I don't know what the "non-tech wiki community" is, so I don't know which of those changes are relevant.

the user agent being used should be mwlib.

This is very good news.

current mwlib rendering is completely (well, almost completely: enough to be unusable) borked on RTL wikis. iirc, someone said once something about "not having access to appropriate free hebrew fonts", but the whole page was mangled with RTL, regardless of the super-ugly fonts. i sure hope that switching to API rendering will fix this too.

peace.

(In reply to comment #20)

  1. Coordinate with either Erik, Tim, or some other Wikimedia Foundation

technical staffer to schedule a deployment slot (time window) of this new
code,
while preparing for the possibility of needing to roll back the new code, if
necessary.

Hi, your friendly Release Manager here :)

Please coordinate with me. The current Deployments calendar is available here:

https://wikitech.wikimedia.org/wiki/Deployments

Please tell me what time slot works for you that is available and has good coverage in Pacific timezone (so we have Ops/Platform teams available as needed).

  1. Stay on IRC (#wikimedia-operations on irc.freenode.net) during the

deployment and for a few hours subsequent to the deployment to ensure that
the
increased API load isn't problematic.

Agreed.

kipod, that sounds like a different bug. Please file if there's not already one.

ralf_wikimedia wrote:

I've logged into #wikimedia-operations as schmir.

(In reply to comment #24)

kipod, that sounds like a different bug. Please file if there's not already
one.

it is, of course, a different bug (didn't look too deeply, but i'll be very surprised if it's not reported at least once).

i just expressed hope that switching from proprietary parsing to API parsing will squash this one "en passant". if it won't, i'll make sure a separate bug report exists.

peace.

ralf_wikimedia wrote:

My first attempt to upgrade mwlib failed. I had to fix another bug, which I introduced in mwlib 0.15. I had hoped to upgrade the code right now, but greg says that's not possible.

Can you offer us some deployment windows?

ralf_wikimedia wrote:

forget that last message. I've deployed the new mwlib code a few minutes ago.

The test case at https://en.wikipedia.org/wiki/User:BJorsch_(WMF)/Bug_45861 seems to work now. Can folks test with a few more complex cases?

Lua tests:

http://en.wikipedia.org/wiki/Bays_of_the_Philipines

The presentation of the Lua-based coordinates is somewhat malformed, but still usable (whereas before they were simply absent).

http://en.wikipedia.org/wiki/Climate_of_Russia

The Lua-based climate boxes look great in PDF, but all the references embedded in the templates are absent from the References section.

http://en.wikipedia.org/wiki/List_of_longest_bridges_in_the_world

The Lua-based number formatting and conversions look perfect. However some of the non-Lua based references seem incorrect (e.g. #54).
▬▬▬▬▬▬▬▬▬▬
▸ **Written tasks**:
• A. List every web address that appears in the mwlib thread above.
• B. Shorten the paragraph of the mwlib thread that begins "My first attempt to upgrade mwlib failed," keeping its main facts.
• C. Pick up the mwlib thread after its last sentence and write its next few lines.
▬▬▬▬▬▬▬▬▬▬
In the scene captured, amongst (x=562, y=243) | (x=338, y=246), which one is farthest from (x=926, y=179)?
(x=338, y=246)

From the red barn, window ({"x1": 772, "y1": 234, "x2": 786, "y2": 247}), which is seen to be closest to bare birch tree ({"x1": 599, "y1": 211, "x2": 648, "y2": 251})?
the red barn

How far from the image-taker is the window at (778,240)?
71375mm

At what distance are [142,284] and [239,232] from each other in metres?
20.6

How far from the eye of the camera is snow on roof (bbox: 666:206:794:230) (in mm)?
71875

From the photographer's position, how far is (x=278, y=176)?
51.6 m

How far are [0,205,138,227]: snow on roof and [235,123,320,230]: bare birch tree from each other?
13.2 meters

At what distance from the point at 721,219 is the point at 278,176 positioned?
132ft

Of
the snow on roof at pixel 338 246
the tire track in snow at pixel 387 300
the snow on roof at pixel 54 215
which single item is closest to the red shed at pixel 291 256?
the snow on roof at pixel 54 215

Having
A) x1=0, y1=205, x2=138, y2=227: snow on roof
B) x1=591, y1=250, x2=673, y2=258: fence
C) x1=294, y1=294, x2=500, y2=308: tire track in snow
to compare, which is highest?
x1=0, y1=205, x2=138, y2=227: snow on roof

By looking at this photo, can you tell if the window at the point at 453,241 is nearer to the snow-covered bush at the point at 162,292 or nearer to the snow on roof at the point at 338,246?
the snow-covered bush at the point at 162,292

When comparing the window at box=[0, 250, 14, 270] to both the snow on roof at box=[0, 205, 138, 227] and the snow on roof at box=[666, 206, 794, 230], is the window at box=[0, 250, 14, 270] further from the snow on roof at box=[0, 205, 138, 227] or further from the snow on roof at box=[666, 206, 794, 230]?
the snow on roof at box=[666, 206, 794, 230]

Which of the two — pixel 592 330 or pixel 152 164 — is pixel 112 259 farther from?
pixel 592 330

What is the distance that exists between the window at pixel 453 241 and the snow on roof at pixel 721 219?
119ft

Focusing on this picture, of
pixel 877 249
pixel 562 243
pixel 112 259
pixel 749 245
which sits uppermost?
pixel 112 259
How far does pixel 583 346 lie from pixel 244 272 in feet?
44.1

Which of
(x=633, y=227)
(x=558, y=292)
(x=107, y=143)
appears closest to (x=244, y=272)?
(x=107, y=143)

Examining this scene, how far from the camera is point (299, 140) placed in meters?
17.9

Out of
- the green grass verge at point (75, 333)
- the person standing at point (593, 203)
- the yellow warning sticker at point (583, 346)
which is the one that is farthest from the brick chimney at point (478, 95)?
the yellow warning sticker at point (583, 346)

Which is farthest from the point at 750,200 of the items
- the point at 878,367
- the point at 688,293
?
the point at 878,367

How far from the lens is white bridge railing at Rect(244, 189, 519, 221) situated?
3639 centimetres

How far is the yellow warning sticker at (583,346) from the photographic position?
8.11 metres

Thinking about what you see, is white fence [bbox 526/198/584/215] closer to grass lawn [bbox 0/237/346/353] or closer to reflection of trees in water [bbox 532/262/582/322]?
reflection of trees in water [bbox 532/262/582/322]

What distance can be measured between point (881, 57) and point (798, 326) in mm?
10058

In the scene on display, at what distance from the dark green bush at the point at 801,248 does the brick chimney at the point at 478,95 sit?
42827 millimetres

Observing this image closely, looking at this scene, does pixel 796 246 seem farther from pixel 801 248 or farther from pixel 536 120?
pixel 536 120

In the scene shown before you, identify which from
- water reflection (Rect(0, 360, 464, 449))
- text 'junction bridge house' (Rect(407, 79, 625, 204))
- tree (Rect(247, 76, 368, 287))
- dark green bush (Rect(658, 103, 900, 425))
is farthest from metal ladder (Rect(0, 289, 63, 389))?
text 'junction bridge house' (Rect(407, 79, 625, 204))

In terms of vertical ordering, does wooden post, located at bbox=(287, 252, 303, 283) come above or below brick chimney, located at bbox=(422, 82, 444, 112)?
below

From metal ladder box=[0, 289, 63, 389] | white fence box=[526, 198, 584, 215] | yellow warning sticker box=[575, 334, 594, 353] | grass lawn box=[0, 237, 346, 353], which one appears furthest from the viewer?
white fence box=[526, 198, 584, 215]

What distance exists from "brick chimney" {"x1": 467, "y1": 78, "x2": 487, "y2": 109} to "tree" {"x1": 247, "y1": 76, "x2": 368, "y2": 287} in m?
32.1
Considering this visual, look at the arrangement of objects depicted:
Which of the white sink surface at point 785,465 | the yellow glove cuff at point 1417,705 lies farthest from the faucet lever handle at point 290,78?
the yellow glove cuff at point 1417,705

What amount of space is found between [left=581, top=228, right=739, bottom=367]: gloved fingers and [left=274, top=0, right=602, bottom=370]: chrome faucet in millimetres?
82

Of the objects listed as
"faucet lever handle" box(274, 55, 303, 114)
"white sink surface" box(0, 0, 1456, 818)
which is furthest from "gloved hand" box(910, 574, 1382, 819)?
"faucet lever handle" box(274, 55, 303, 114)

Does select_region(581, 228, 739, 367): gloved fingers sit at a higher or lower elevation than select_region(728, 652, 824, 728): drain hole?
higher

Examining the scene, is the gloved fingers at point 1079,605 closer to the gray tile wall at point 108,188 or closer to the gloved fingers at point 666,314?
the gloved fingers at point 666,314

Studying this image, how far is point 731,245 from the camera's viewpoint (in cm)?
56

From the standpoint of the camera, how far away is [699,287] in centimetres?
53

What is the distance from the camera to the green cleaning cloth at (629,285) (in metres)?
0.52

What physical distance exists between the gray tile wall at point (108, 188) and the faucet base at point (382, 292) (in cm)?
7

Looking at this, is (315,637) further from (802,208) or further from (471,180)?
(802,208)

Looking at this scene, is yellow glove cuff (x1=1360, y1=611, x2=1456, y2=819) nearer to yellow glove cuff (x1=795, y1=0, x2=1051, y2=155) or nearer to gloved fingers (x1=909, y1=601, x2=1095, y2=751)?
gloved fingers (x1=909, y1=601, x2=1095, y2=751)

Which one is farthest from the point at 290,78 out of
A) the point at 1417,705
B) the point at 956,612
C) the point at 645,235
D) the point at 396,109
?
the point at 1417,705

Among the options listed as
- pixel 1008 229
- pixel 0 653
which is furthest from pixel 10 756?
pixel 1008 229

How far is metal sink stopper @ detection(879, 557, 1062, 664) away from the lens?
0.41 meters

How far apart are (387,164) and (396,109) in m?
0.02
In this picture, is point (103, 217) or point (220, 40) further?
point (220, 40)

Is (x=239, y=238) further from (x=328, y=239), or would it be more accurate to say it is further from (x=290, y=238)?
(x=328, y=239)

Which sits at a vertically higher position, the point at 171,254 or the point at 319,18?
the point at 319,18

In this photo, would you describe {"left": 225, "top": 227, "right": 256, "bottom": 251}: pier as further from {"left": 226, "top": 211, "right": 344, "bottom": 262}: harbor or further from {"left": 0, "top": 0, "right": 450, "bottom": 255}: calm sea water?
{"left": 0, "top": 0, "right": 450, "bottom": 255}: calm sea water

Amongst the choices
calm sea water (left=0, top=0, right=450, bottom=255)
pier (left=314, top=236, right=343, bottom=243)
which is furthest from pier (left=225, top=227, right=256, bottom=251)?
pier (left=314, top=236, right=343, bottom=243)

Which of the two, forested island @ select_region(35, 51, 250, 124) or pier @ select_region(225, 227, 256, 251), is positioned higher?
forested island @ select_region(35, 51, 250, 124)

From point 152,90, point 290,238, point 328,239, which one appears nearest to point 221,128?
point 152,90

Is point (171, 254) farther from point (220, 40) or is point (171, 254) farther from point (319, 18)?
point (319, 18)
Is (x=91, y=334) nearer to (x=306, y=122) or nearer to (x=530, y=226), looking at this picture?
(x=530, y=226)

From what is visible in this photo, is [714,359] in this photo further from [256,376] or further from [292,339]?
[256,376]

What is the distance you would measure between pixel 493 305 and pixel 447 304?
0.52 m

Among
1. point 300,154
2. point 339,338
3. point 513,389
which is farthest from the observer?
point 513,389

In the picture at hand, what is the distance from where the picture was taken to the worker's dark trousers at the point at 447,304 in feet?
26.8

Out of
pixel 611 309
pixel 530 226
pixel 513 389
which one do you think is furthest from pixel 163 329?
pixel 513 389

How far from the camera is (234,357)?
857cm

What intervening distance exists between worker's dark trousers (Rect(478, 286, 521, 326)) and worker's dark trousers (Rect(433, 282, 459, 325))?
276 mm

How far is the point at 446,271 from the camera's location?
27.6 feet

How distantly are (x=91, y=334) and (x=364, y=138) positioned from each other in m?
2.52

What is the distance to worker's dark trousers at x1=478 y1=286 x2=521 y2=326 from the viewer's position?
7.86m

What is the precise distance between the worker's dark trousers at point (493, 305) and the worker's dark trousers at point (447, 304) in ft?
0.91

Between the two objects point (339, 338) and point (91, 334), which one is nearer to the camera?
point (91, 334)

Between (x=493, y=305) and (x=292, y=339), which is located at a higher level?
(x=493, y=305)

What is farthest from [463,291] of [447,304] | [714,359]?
▬▬▬▬▬▬▬▬▬▬
▸ **Task answers**:
• A.
https://wikitech.wikimedia.org/wiki/Deployments
https://en.wikipedia.org/wiki/User:BJorsch_(WMF)/Bug_45861
http://en.wikipedia.org/wiki/Bays_of_the_Philipines
http://en.wikipedia.org/wiki/Climate_of_Russia
http://en.wikipedia.org/wiki/List_of_longest_bridges_in_the_world

• B. The first mwlib upgrade attempt failed, and a bug introduced in mwlib 0.15 had to be fixed. An immediate upgrade was hoped for, but greg said it was not possible.

• C.
Complex, non-Lua test:

http://en.wikipedia.org/wiki/Barack_Obama

On wiki there are 335 numbered notes, the PDF skips many of the numbers so that only 58 are actually present, and the numbers that are present don't match the wiki numbering. To be clear this is testing the Barack Obama article with _traditional template-based citations_. So whatever change was made appears to have caused problems with normal article rendering.

So altogether these changes look like good progress towards handling Lua, BUT there also seem to be negative impacts the presentation of other unrelated page elements, especially references. This includes the traditional {{cite}} template-based references.

volker.haas wrote:

(In reply to comment #30)

Lua tests:

http://en.wikipedia.org/wiki/Bays_of_the_Philippines

The presentation of the Lua-based coordinates is somewhat malformed, but
still
usable (whereas before they were simply absent).

I fixed this with https://github.com/pediapress/mwlib/commit/fbce5a01c3b05b5f6aea6ee38bdf7acf76b44719

http://en.wikipedia.org/wiki/Climate_of_Russia

The Lua-based climate boxes look great in PDF, but all the references
embedded
in the templates are absent from the References section.

The problem is that the expandTemplates API call returns with some unexpanded templates:

Minimal Example: http://en.wikipedia.org/wiki/User:Volker.haas/TemplateExpansion

Result: https://en.wikipedia.org/w/api.php?action=expandtemplates&format=jsonfm&text={{User:Volker.haas/TemplateExpansion}}

Can this be fixed on the mediawiki end?

http://en.wikipedia.org/wiki/List_of_longest_bridges_in_the_world

The Lua-based number formatting and conversions look perfect. However some
of
the non-Lua based references seem incorrect (e.g. #54).

This is the same problem as described above: unexpanded templates after an expandTemplates mediawiki API call.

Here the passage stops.